- TEXT SEGMENT:
###

Ron Dickerson Jr.

Current position
- Title: Head coach
- Team: Benedict
- Conference: SIAC
- Record: 14–9

Biographical details
- Born: August 31, 1971 (age 54) Denver, Colorado, U.S.

Playing career
- 1989–1992: Arkansas
- 1993–1994: Kansas City Chiefs
- 1995: Philadelphia Eagles
- 1996–1997: Scottish Claymores
- 1997: London Monarchs
- Positions: Running back, wide receiver

Coaching career (HC unless noted)
- 1996–1997: Temple (assistant)
- 1998–1999: Alabama State (WR)
- 2001: Las Vegas Outlaws (RB)
- 2001: Tampa Bay Buccaneers (intern)
- 2002–2004: Missouri State (WR)
- 2005–2007: Louisiana–Monroe (WR)
- 2008–2010: Ole Miss (WR)
- 2011–2012: Gardner–Webb
- 2017–2018: Morgan State (WR/ST)
- 2019: Jackson State (OC)
- 2020: Jackson State (ST)
- 2021–2022: West Florida (DFO/WR)
- 2023: West Florida (OC/WR)
- 2024–present: Benedict

Head coaching record
- Overall: 21–24
- Tournaments: 0–1 (NCAA D-II Playoffs)

= Ron Dickerson Jr. =

American football player and coach (born 1971)

Ronald Lee Dickerson Jr. (born August 31, 1971) is an American football coach and former player. He is the head football coach for Benedict College, a position he has held since 2024. He was the head football coach at Gardner–Webb University, a position he held from January 2011 to January 2013. Dickerson was the first African-American head football coach in the history of the Big South Conference. He resigned from Gardner–Webb on January 18, 2013 to pursue other opportunities. He is the son of Ron Dickerson.

###

- EXPLORE THE MATERIAL:
a. Summarize the Ron Dickerson Jr. profile in two sentences.
b. List every team named in the playing career section of the Ron Dickerson Jr. profile, with the years given for each.
c. Write the next part of the Ron Dickerson Jr. profile, picking up after its final sentence.
The entries that come next have no connection to the Ron Dickerson Jr. profile.

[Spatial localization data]
###

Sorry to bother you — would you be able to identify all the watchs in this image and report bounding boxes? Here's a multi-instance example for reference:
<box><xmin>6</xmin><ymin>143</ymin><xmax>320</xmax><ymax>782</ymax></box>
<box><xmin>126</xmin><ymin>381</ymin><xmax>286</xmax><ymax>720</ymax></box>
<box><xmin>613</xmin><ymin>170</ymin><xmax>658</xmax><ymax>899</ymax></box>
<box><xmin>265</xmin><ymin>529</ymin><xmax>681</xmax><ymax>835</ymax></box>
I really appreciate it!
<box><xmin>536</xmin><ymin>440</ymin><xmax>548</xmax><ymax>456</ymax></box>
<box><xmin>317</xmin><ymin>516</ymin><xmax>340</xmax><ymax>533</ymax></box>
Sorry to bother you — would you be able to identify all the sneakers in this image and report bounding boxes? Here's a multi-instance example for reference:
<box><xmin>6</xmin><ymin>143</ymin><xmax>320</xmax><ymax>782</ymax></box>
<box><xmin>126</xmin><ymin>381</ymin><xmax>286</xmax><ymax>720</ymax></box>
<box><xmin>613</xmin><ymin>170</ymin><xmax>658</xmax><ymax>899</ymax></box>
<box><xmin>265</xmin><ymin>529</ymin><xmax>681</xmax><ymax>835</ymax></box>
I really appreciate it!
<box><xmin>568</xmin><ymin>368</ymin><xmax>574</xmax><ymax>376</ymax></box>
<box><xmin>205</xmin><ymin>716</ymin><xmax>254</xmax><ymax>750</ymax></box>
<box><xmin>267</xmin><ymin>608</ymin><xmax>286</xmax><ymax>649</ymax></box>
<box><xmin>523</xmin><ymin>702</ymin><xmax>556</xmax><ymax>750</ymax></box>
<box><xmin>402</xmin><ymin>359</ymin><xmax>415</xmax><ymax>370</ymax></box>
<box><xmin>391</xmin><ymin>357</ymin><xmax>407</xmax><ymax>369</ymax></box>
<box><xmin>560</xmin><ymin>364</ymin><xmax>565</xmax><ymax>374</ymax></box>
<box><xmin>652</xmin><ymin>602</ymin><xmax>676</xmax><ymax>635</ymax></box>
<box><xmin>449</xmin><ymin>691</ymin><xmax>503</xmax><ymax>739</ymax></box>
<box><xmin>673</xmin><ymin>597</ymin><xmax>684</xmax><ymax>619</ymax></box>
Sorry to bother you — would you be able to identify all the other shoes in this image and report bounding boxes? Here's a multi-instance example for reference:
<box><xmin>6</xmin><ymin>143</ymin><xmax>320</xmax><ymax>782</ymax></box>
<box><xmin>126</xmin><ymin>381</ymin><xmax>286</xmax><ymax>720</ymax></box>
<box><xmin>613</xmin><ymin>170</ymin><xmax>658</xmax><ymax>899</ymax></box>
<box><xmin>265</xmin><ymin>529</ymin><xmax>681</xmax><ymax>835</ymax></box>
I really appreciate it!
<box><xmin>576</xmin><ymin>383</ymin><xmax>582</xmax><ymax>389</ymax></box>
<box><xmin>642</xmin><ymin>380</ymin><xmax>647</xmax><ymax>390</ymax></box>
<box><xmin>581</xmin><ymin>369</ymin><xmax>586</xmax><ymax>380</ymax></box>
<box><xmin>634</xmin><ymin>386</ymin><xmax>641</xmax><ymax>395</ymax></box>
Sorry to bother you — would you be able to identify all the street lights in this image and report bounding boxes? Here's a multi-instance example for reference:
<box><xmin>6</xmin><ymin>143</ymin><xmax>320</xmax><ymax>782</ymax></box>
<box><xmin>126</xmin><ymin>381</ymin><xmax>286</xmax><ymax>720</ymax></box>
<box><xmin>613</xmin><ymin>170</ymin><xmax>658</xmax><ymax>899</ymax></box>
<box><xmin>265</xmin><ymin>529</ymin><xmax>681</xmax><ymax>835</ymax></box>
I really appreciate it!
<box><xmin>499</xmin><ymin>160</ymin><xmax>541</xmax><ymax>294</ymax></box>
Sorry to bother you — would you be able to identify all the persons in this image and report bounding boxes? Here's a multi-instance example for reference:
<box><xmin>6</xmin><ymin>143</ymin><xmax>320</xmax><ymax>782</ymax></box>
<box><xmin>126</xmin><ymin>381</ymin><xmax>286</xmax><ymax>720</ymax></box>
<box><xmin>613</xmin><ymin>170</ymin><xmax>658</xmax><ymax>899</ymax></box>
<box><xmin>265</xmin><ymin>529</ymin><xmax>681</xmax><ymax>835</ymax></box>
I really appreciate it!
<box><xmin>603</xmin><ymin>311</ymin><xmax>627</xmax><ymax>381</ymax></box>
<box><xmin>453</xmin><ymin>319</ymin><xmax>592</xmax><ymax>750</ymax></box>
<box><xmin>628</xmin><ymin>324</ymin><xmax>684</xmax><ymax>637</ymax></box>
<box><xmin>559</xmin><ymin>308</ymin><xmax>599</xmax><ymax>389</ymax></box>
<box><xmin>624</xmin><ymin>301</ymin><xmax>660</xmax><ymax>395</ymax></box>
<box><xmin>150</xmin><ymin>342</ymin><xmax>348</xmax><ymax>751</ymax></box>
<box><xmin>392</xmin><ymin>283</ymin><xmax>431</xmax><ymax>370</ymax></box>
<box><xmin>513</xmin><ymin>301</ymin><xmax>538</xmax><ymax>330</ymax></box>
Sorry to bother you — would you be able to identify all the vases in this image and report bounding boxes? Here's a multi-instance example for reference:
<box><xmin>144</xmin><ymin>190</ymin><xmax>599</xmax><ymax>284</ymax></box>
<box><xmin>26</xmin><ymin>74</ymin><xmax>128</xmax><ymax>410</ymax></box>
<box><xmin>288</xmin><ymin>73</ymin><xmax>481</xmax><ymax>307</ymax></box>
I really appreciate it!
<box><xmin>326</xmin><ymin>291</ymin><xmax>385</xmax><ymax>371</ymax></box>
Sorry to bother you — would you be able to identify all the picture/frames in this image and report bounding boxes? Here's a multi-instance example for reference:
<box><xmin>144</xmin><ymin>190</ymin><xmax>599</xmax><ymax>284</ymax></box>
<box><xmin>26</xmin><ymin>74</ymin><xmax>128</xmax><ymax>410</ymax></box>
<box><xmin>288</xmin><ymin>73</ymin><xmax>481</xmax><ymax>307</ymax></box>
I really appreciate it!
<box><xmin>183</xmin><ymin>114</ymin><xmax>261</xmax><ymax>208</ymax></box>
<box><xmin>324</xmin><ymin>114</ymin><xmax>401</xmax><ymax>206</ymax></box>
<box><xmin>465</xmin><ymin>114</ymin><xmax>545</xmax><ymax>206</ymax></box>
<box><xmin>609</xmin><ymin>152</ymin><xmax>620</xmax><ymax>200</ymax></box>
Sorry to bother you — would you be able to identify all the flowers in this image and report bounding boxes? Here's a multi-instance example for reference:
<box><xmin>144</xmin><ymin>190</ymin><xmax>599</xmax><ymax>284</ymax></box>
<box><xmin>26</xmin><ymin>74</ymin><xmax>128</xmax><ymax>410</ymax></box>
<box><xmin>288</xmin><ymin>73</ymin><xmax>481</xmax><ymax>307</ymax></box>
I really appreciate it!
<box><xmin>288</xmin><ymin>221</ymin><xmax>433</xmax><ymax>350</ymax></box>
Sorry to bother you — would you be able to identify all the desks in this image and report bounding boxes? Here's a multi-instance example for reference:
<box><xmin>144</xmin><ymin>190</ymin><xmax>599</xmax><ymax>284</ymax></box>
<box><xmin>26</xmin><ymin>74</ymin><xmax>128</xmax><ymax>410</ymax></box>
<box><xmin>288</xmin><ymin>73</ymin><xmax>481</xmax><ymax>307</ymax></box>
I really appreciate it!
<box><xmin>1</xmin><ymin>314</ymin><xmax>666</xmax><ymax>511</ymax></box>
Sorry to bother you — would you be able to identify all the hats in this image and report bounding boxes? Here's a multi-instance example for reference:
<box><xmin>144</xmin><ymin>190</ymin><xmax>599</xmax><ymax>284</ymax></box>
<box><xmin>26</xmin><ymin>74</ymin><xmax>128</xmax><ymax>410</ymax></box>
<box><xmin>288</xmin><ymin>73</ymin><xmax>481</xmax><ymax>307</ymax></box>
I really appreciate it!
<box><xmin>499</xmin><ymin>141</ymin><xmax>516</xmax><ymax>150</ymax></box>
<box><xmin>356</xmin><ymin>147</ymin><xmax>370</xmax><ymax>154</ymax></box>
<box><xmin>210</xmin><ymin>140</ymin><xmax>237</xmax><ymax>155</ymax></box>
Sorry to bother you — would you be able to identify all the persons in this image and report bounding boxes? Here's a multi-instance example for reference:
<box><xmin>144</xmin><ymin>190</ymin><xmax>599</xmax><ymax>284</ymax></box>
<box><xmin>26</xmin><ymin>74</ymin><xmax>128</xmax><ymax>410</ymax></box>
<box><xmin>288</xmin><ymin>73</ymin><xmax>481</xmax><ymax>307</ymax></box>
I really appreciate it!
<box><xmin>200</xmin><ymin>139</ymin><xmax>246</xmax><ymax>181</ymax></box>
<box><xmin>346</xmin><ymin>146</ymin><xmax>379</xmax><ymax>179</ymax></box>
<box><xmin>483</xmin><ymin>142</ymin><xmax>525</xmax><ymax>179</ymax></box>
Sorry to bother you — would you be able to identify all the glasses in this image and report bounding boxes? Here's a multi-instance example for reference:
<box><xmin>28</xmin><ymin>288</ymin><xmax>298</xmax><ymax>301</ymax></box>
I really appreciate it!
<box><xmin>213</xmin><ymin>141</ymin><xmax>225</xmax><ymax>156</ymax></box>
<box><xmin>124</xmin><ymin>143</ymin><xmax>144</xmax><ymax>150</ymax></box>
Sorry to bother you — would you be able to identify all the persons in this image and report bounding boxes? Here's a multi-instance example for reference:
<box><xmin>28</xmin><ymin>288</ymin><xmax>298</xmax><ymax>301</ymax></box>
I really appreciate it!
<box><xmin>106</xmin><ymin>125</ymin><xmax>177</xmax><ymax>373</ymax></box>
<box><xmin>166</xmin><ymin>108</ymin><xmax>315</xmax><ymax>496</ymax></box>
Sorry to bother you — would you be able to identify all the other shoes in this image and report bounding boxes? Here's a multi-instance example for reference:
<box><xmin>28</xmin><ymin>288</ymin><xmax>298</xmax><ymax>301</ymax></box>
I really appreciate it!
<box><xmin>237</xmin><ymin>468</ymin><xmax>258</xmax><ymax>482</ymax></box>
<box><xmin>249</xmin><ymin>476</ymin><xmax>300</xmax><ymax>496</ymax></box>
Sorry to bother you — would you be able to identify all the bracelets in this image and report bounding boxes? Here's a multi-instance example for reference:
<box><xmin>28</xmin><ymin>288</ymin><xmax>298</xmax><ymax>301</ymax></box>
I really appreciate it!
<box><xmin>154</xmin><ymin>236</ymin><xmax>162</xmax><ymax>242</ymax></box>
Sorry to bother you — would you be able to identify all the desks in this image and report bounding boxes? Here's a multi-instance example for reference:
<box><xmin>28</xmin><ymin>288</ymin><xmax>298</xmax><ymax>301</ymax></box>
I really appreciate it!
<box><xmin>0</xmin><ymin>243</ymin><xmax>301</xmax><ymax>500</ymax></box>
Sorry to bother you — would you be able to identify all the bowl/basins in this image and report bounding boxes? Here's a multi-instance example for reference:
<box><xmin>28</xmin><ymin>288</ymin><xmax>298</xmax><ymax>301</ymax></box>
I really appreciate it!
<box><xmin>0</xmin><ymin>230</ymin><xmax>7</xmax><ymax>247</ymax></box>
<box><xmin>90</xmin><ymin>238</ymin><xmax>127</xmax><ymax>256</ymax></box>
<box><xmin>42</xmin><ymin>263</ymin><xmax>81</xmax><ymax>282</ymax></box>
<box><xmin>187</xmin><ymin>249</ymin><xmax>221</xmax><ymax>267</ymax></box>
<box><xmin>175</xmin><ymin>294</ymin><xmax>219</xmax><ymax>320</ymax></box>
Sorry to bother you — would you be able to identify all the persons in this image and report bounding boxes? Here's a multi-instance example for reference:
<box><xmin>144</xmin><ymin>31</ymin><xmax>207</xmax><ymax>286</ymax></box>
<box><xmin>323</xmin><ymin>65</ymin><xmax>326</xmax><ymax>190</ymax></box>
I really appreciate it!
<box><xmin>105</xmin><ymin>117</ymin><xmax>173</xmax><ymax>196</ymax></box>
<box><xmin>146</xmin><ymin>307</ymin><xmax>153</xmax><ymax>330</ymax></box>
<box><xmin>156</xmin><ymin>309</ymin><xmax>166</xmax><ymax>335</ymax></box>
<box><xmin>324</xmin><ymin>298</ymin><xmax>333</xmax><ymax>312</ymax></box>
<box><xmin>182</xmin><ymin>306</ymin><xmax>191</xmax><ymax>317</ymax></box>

###

- ANSWERS BELOW:
a. Ronald Lee Dickerson Jr., born August 31, 1971, is an American football coach and former player who has been the head football coach at Benedict College since 2024 and is the son of Ron Dickerson. He previously led Gardner–Webb University from January 2011 to January 2013 as the first African-American head football coach in Big South Conference history, and he resigned on January 18, 2013 to pursue other opportunities.

b.
- Arkansas (1989–1992)
- Kansas City Chiefs (1993–1994)
- Philadelphia Eagles (1995)
- Scottish Claymores (1996–1997)
- London Monarchs (1997)

c.
==College career==
Dickerson Jr. was recruited by Ken Hatfield to play running back at the University of Arkansas, where he went to school from 1989 to 1992. His freshman year he helped Arkansas win the Southwest Conference (SWC) championship and play in the 1990 Cotton Bowl Classic, finishing 10–2. Hatfield left Arkansas after the 1989 season and he was replaced by offensive coordinator Jack Crowe. After a dismal 3–8 season in 1990 that saw Dickerson Jr. gain 362 yards rushing, he was moved to wide receiver for his junior season in 1991. That year he caught 25 passes for 372 yards and 3 touchdowns, helping the Razorbacks to a 6–6 record and an appearance in the 1991 Independence Bowl. During his senior season of 1992, Arkansas would leave the Southwest Conference to their new home in the Southeastern Conference (SEC). His head coach, Crowe, was fired by then Arkansas athletics director Frank Broyles after losing the season opener at home to Division I-AA The Citadel, 10–3. Joe Kines, the defensive coordinator of the team, took over as interim head coach, and Arkansas would finish their first, and very tumultuous, season in the SEC with a 3–7–1 record. The highlight of the season was an upset victory in Knoxville over then-No. 4 Tennessee 25–24, where Dickerson Jr. would have his best season statistically in 1992, catching 32 passes for 437 yards and 4 TDs.

==Professional playing career==
Dickerson played for the Kansas City Chiefs from 1993 to 1994 as a kick returner. He also played two seasons in the World League for the Scottish Claymores and the London Monarchs.

==Head coaching record==

| Year | Team | Overall | Conference | Standing | Bowl/playoffs | AFCA^{#} | D2^{°} |
Gardner–Webb Runnin' Bulldogs (Big South Conference) (2011–2012)
| 2011 | Gardner–Webb | 4–7 | 2–4 | T–5th |  |  |  |
| 2012 | Gardner–Webb | 3–8 | 2–4 | 5th |  |  |  |
| Gardner–Webb: |  | 7–15 | 4–8 |  |  |  |  |  |
Benedict Tigers (Southern Intercollegiate Athletic Conference) (2024–present)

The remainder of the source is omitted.